Comme lui, ils sont des dizaines, chaque jour, à tenter d'importer directement de Guyane en France, par la voie des airs, de la cocaïne pure à 60 ou 70%. Si nombreux que les fonctionnaires des douanes ont bien conscience d'être submergés.

- "Monsieur, voulez-vous bien nous suivre ?", lui demande Christophe Ducoli, chef du service de la surveillance des Douanes dans l'aéroport. "Simple contrôle douanier"...

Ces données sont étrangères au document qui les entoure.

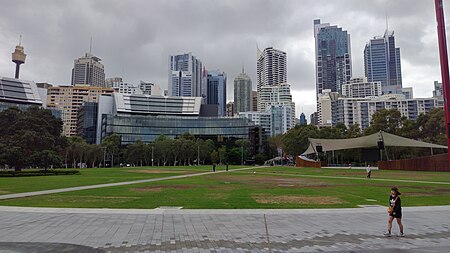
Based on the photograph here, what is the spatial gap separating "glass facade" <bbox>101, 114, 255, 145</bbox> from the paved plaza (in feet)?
424

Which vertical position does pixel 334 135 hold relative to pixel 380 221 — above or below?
above

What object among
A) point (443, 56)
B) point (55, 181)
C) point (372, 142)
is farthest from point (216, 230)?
point (372, 142)

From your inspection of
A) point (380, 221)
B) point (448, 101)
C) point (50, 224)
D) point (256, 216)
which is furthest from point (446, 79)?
point (50, 224)

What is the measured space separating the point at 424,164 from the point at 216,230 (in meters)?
58.3

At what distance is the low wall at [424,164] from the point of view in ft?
175

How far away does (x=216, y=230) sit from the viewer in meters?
10.4

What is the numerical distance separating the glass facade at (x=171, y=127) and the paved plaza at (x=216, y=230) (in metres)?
129

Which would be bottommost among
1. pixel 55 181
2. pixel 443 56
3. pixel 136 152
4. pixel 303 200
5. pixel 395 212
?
pixel 55 181

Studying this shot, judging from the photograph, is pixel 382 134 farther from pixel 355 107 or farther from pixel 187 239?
pixel 355 107

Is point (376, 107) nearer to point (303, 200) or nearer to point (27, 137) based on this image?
point (27, 137)

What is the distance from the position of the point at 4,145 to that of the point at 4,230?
4479cm

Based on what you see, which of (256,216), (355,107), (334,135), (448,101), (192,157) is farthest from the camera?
(355,107)

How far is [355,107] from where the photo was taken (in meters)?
188

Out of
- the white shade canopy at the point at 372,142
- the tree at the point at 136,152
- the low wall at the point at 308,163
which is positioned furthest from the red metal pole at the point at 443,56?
the tree at the point at 136,152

Rien de suspect dans son bagage à main, fouillé dans un petit bureau. Les choses se gâtent quand arrive sa valise noire, 27 kilos à la pesée. Elle est pleine de fruits et de légumes exotiques. Richard (un douanier qui ne révèle que son prénom et demande à ne pas être photographié) enfonce une pique dans une orange verte. Il en sent la pointe. L'odeur caractéristique des produits chimiques utilisés pour raffiner la cocaïne.

- "Ça sent bizarre, non ?"

- "Non..."

- "Vous savez ce qu'il y a dedans ?"

- "Non"

Un coup de cutter plus tard, un gros sachet de poudre blanche apparaît au coeur du fruit. Tassé, hermétique. Les dachines (tubercules ressemblant au céleri), aubergines amères, calous (sorte de gros cornichon) sont tous fourrés, ou presque. Du travail soigné, les sections recollées sont presque invisibles. Une demi-heure pour les ouvrir tous.

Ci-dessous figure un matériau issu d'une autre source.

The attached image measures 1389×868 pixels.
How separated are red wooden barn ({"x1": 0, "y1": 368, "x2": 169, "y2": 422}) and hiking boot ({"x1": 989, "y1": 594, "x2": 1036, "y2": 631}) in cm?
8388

- "Je ne savais pas. C'est un copain qui m'a donné ça à emporter en France".

- "Oui, comme d'habitude. Garde ça pour le juge", lui sourit un autre douanier. "S'il est de bonne humeur, il te croira...".

Michaël est mis en "retenue douanière", le temps que les trois PV de procédure soient établis. La cocaïne testée, lui aussi, via l'urine, pour détecter s'il en a ingéré. Puis il sera transmis aux services anti-drogue de la PJ guyanaise.

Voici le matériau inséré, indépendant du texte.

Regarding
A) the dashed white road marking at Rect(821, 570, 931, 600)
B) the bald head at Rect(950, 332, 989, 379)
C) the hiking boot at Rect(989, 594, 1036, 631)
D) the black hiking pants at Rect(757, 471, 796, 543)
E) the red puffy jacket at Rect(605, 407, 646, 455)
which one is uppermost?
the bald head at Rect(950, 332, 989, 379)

Ce soir-là, sur le vol Air Caraïbes et le vol Air France à destination d'Orly, les douaniers vont aussi placer en retenue un colosse hollandais originaire du Suriname qui avait commis l'erreur, pour tenter de couvrir l'odeur de la drogue, de s'enduire de baume du Tigre.

"Il sentait tellement fort que cela a indisposé une des filles du contrôle des bagages à main, qui est allergique", dit Richard. "Elle nous a prévenus".

- "Vingt à trente mules par vol" -

Ses trois kilos et quelque de cocaïne étaient dans de grandes enveloppes plates, simplement glissées dans des porte-documents.

Une autre passagère qui a sonné au portique de détection métallique a subi une fouille à corps : elle portait de fines couches de poudre blanche sur elle, hanches et jambes, enveloppées selon la technique dite "de la momie". Déférée aux policiers de la Police aux frontières.

"Depuis Cayenne, un vol pour Paris sans saisie de drogue, ça n'existe pas", assure à l'AFP Christophe Ducoli. "En croisant nos données, nous sommes arrivés à une estimation de vingt à trente mules par vol. Certaines +in corpore+, qui ont avalé des boulettes notamment, ou dans les bagages".

Trente douaniers à l'aéroport, cela signifie une dizaine présents sur chaque vol pour Paris. Trois fonctionnaires sont immobilisés par la procédure sur une mule. Le calcul est simple: après trois mules détectées, les autres passent sans encombre.

"Les passeurs le savent, et ils sont malins", ajoute l'inspecteur. "Ils font souvent des écrans de fumée en envoyant d'abord des personnes qui vont flasher chez nous au début, pour nous égarer et nous faire perdre notre temps avec de petites quantités, puis les plus grosses passent derrière".

Quand des bagages ou des passagers suspects sont repérés mais ne peuvent être traités, faute de personnel, les signalements sont envoyés à Orly, en espérant que les collègues parisiens seront assez nombreux à l'arrivée.

A la préfecture de Guyane, le directeur de cabinet, Olivier Ginez, sait bien que "les mules, les douaniers les voient, les repèrent. Mais ils ne peuvent pas en arrêter dix, quinze, vingt par jour parce qu'ils ne peuvent pas les traiter. L'aéroport, c'est un goulot d'étranglement".

Il assure que sous peu "une stratégie va être définie, pour mettre en place des techniques de contrôle à 100% de tous les passagers en provenance de Cayenne à Orly. Tout ce qui est soupçonné sera contrôlé à Paris".

"C'est ce que les Hollandais ont mis en place à Amsterdam, pour les vols venant du Suriname: tout le monde passe au contrôle. Nous allons proposer ce genre de chose. Si pendant 3, 6 mois, c'est contrôlé à 100%, c'est fini. Les trafiquants chercheront d'autres routes", dit-il.